The Knesset on Wednesday afternoon approved the preliminary vote on a bill to dissolve itself, threatening to plunge Israel into its fourth election in less than two years.
The bill, which passed by 61 votes to 54, requires three additional successful readings in the Knesset before it passes and new elections must be called, giving coalition leaders a chance to resolve their differences that for now are centered around the state budget.
After the vote, the bill was sent to the Knesset House Committee for deliberation. It will then be presented again in the Knesset for the first full vote, after which it will go back to the House Committee in the coming weeks before its second and third plenum votes.
Defense Minister Benny Gantz on Tuesday made a bombshell announcement that his Blue & White party would vote in favor of the bill. He accused his coalition partner Prime Minister Benjamin Netanyahu of consistently misleading the public over a budget row to serve his own political ends.
The unity government has sparred over the structure of the state budget with Netanyahu and his right-wing coalition partners willing to vote only on a very short term version of the 2020 budget, contrary to the coalition agreement that calls for a two-year budget that includes 2021.

[INFORMATION GIVEN]
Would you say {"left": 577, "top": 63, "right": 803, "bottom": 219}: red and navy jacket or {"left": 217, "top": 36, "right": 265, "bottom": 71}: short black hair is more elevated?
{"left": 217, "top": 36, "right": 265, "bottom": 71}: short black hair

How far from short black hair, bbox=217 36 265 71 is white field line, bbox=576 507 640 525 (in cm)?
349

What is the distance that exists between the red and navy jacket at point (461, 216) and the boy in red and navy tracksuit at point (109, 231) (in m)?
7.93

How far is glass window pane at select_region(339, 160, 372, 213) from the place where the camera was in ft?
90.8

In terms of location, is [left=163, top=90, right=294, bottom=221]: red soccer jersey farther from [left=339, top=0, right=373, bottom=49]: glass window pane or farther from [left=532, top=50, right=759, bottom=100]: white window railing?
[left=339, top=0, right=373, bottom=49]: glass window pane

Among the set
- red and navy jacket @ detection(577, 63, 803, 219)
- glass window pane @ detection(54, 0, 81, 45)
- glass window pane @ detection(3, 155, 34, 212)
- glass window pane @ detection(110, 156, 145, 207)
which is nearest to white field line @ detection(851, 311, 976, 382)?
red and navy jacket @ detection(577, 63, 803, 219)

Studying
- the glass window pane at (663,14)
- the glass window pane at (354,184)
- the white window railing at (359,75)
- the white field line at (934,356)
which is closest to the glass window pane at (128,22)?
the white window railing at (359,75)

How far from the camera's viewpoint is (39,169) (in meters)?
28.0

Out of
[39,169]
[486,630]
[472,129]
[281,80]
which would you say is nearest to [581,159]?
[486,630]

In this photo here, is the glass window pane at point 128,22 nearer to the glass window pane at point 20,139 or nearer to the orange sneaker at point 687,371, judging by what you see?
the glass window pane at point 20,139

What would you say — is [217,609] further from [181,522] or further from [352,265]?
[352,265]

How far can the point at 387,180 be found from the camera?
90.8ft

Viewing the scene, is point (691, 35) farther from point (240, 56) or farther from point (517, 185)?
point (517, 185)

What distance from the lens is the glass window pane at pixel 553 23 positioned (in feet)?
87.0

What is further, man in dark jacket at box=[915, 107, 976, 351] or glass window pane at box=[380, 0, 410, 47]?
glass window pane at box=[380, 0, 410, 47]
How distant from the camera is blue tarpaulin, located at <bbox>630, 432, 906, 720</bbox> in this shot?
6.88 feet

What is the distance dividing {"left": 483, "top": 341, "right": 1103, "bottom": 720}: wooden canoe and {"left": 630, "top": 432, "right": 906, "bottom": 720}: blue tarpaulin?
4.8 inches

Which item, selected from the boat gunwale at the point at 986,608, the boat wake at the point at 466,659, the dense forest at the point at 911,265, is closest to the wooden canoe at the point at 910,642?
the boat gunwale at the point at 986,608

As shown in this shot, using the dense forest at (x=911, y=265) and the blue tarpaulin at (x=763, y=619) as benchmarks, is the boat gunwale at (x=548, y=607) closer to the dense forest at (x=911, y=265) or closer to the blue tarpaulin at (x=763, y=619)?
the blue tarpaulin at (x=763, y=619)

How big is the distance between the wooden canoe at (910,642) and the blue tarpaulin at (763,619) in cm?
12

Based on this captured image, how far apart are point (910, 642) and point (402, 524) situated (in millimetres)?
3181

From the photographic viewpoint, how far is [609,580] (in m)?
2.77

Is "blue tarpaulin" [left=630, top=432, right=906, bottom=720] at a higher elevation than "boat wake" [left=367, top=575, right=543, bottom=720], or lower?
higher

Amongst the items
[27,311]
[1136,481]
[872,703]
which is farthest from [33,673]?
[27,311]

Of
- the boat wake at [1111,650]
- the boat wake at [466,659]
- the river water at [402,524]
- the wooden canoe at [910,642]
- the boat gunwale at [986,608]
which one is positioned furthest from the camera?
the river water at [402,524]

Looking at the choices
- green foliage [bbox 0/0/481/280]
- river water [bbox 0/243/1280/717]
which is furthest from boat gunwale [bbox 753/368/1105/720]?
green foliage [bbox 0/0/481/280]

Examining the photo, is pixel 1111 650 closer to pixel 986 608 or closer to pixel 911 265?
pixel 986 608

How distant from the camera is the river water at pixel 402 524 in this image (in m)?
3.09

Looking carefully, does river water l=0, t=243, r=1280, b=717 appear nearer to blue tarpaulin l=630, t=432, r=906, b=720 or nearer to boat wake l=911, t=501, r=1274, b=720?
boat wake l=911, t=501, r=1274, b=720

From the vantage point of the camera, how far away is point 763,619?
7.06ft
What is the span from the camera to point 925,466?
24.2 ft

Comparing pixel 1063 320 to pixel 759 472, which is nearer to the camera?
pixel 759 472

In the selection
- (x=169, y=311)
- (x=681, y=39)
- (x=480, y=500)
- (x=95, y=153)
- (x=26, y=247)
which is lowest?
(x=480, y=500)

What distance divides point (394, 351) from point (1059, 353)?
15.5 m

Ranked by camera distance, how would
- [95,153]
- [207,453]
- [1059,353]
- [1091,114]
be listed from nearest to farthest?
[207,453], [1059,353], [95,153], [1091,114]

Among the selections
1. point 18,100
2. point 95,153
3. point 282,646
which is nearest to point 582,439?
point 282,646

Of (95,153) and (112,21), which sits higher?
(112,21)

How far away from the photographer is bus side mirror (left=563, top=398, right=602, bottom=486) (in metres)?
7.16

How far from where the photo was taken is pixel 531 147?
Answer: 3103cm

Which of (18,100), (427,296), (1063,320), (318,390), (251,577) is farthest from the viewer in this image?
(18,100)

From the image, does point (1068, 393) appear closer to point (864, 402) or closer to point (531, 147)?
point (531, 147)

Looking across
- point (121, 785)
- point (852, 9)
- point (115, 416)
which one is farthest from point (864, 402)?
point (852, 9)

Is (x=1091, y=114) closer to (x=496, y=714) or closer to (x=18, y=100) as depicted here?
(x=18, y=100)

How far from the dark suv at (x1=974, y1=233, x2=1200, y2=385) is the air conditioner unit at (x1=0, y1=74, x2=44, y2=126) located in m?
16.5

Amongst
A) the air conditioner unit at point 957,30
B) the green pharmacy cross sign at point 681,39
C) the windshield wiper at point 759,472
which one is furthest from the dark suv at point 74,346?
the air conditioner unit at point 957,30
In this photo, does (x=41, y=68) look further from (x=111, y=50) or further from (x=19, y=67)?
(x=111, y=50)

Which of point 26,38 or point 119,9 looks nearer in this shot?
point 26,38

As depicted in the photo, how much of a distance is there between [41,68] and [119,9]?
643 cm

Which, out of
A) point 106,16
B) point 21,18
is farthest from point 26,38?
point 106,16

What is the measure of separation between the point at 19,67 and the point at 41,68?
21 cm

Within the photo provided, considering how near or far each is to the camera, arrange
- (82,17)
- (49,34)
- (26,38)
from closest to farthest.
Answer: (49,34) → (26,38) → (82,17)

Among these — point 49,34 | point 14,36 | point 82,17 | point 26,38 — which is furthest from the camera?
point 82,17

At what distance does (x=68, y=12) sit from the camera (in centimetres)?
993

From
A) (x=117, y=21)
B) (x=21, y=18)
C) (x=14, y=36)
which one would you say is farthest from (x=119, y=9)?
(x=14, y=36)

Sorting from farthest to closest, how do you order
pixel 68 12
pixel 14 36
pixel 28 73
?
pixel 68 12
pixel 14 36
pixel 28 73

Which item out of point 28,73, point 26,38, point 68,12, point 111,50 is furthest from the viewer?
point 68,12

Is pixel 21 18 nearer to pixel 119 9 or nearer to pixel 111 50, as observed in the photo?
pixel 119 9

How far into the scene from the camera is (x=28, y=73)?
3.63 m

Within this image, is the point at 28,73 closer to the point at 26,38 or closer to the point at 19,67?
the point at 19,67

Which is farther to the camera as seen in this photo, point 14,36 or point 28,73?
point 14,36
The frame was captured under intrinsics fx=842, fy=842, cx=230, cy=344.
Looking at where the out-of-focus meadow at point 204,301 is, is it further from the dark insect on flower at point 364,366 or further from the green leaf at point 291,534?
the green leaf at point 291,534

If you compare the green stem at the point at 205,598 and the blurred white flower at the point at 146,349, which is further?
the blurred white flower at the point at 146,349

[TO DO] Return the part of the Knesset report from "Defense Minister Benny" to "own political ends.", word for word. The records are separate from the text and unrelated to it.

[RESPONSE BELOW]
Defense Minister Benny Gantz on Tuesday made a bombshell announcement that his Blue & White party would vote in favor of the bill. He accused his coalition partner Prime Minister Benjamin Netanyahu of consistently misleading the public over a budget row to serve his own political ends.